[[ TEXT open ]]

Top 10 Trends in Responsible Investment
in China 2022
SynTao Green Finance, China SIF
Carbon Targets Lead the Development of ESG and Green Finance
The 2030 carbon peak and 2060 carbon neutrality targets will drive the overall green transition of China's economic and social development. By the end of 2021, the "1+N" policy system for realizing carbon targets has taken shape, making the transition path increasingly clear. ESG and green finance cover a much broader scope than carbon, while the latter is obviously the hot spot for the time being. We expect that carbon targets will direct the development of ESG and green finance in 2022, in that, they become the primary designated goals to be served by green finance policies and products. They will also be given priority in the ESG space including disclosure and investing. Following the first year of smooth operation, Chinese national carbon trading market is likely to expand and bring in more pilot industries in the coming years.
Specifically, ESG and green finance will contribute to carbon targets in two ways. First is climate financing. In 2022, China will launch first local pilot cities for climate financing to explore various implementation paths and models. Second is risk prevention, to quantify the effectively manage the systemic financial risks in the transition process. In addition, social risks and harmonious transition will also receive more attention.
Policies Drive Green Asset Allocation by Financial Institutions
Regulators have increasingly employed policy instruments to motivate financial institutions to allocate capital to green assets. In 2018, the People’s Bank of China (PBoC) took on eligible green assets as medium-term lending facilities (MLF) collaterals; in 2020, the Ministry of Finance (MoF) incorporated the green credit criteria into commercial banks' performance evaluation. In mid-2021, the green finance evaluation results were taken into account when the central bank’s rating framework for financial institutions and their prudential management. At the end of 2021, the PBoC launched a carbon reduction facility and a special re-financing facility for clean coal, providing financial support at an interest rate of 1.75% for eligible projects. We expect that these instruments effectively incentivize financial institutions to allocate capital to green assets, especially green loans and green bonds in 2022.

[[ TEXT closed ]]

WHAT TO WORK ON:
Pick up the report on responsible investment trends in China after its last sentence and carry it forward. The listing that comes next is not needed.

[[ RECORD EXTRACTS open ]]

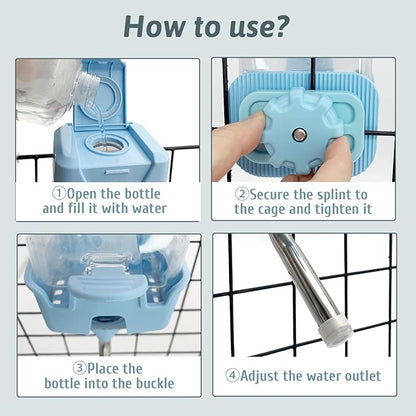 How to use?

①Open the bottle and fill it with water

②Secure the splint to the cage and tighten it

③Place the bottle into the buckle

④Adjust the water outlet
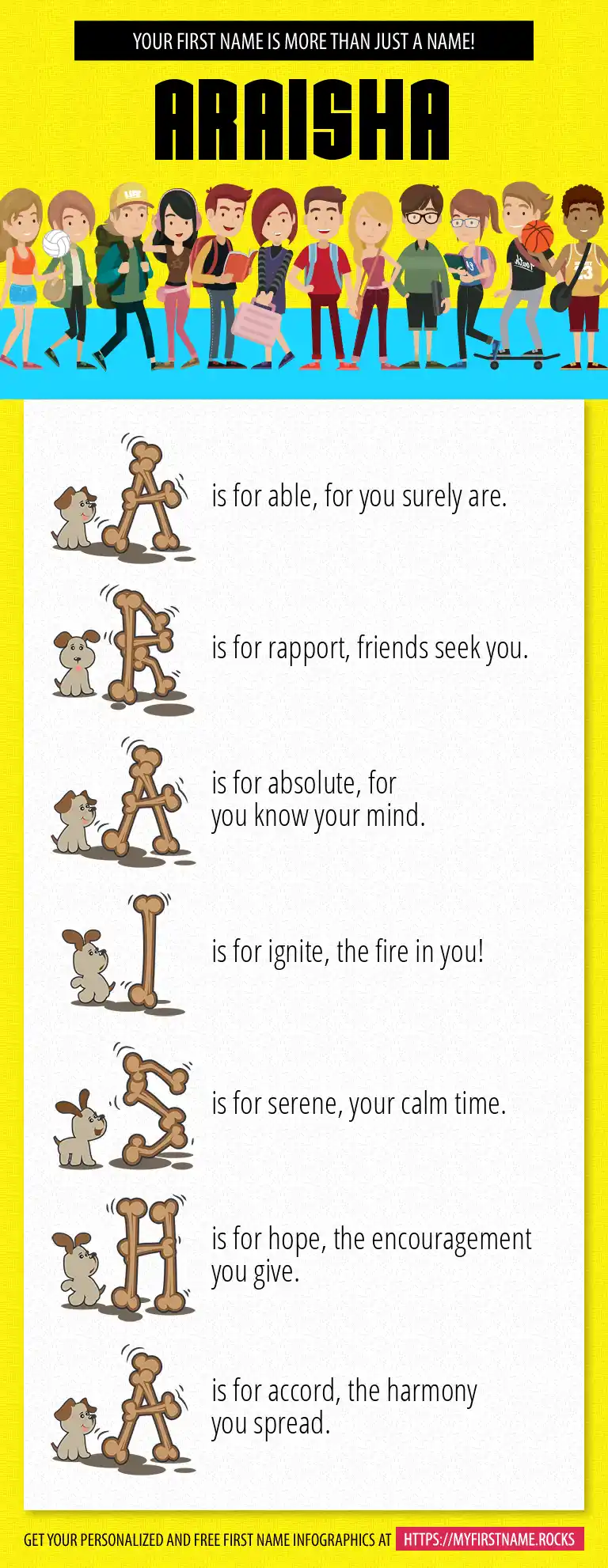 YOUR FIRST NAME IS MORE THAN JUST A NAME!

ARAISHA

A is for able, for you surely are.

R is for rapport, friends seek you.

A is for absolute, for you know your mind.

I is for ignite, the fire in you!

S is for serene, your calm time.

H is for hope, the encouragement you give.

A is for accord, the harmony you spread.

GET YOUR PERSONALIZED AND FREE FIRST NAME INFOGRAPHICS AT HTTPS://MYFIRSTNAME.ROCKS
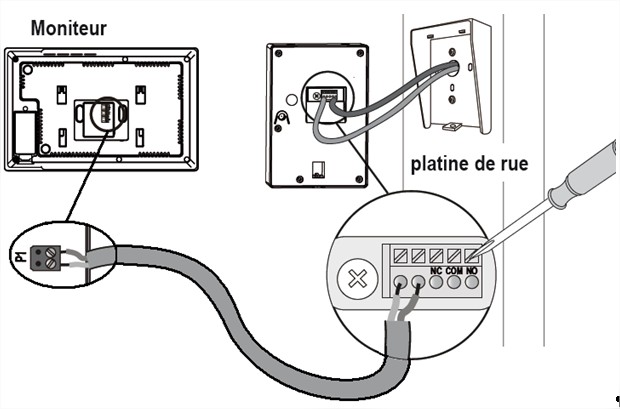 Moniteur

platine de rue

P1

NC COM NO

[[ RECORD EXTRACTS closed ]]

ANSWER TO THE PROBLEM:
Local governments will introduce more policies to support green finance, including incentive policies for local financial institutions, especially in green finance pilot zones and in Beijing, Shanghai and Shenzhen. For example, in 2022, Shenzhen will announce the second batch of certified green financial institutions. These institutions have to meet specific requirements for the size and growth rate of green assets.
ESG and Green Finance Products to Experience Substantial Growth
Driven by multiple factors, the scale of China's ESG and green finance market has grown rapidly in 2021. The green credit balance increased by more than RMB 2 trillion compared to the previous year, and the size of both ESG mutual funds and green bonds has more than doubled. We expect that the growth rate of China's ESG and green finance markets remains high in 2022, with the overall size exceeding RMB 20 trillion provided that no systemic shocks happen in the financial market. The significant growth in market size implies that ESG and green finance will become the new focus for mainstream financial institutions. Various featured ESG and green finance products will emerge. For example, leading asset management firms will further explore and practice ESG investment strategies such as engagement and stewardship.
Transition finance will become an essential part of the substantial growth as a large number of assets have to be decarbonized and to go through the transition process from "not green" to "green" and from "light green" to "dark green". We expect that more consensus will be reached regarding the concept, standards, classification and regulatory framework of transition finance in the Chinese market in 2022.
Insurance Assets Accelerate Embracing ESG Investment
In May 2021, the Insurance Asset Management Association of China (IAMAC), together with its member institutions, issued the China Insurance Asset Management Industry Initiative to Support Carbon Targets, encouraging insurance assets to invest in green. The scale of insurance assets invested in the green sector in 2021 does increase and reaches about RMB 1 trillion, doubling year on year. We expect this trend to continue in 2022, and the IAMAC ESG Expert Committee established at the end of 2021 will also facilitate such growth. It is reported that the regulators are working on the Guidelines for ESG Investment by Insurance Assets, which is expected to be published in 2022. This will become another positive driver, in particular, if such guidelines can include incentives of reducing risk weight for ESG investment.
In addition to insurance, other long-term funds in China will also incorporate the concept of ESG investment to varying degrees. The China Investment Corporation (CIC) has issued its Sustainable Investment Policy, and more specific initiatives are expected to come. Pension funds are also paying more attention to ESG investing. The ESG topic has become the theme of the China Pension Development Report 2021.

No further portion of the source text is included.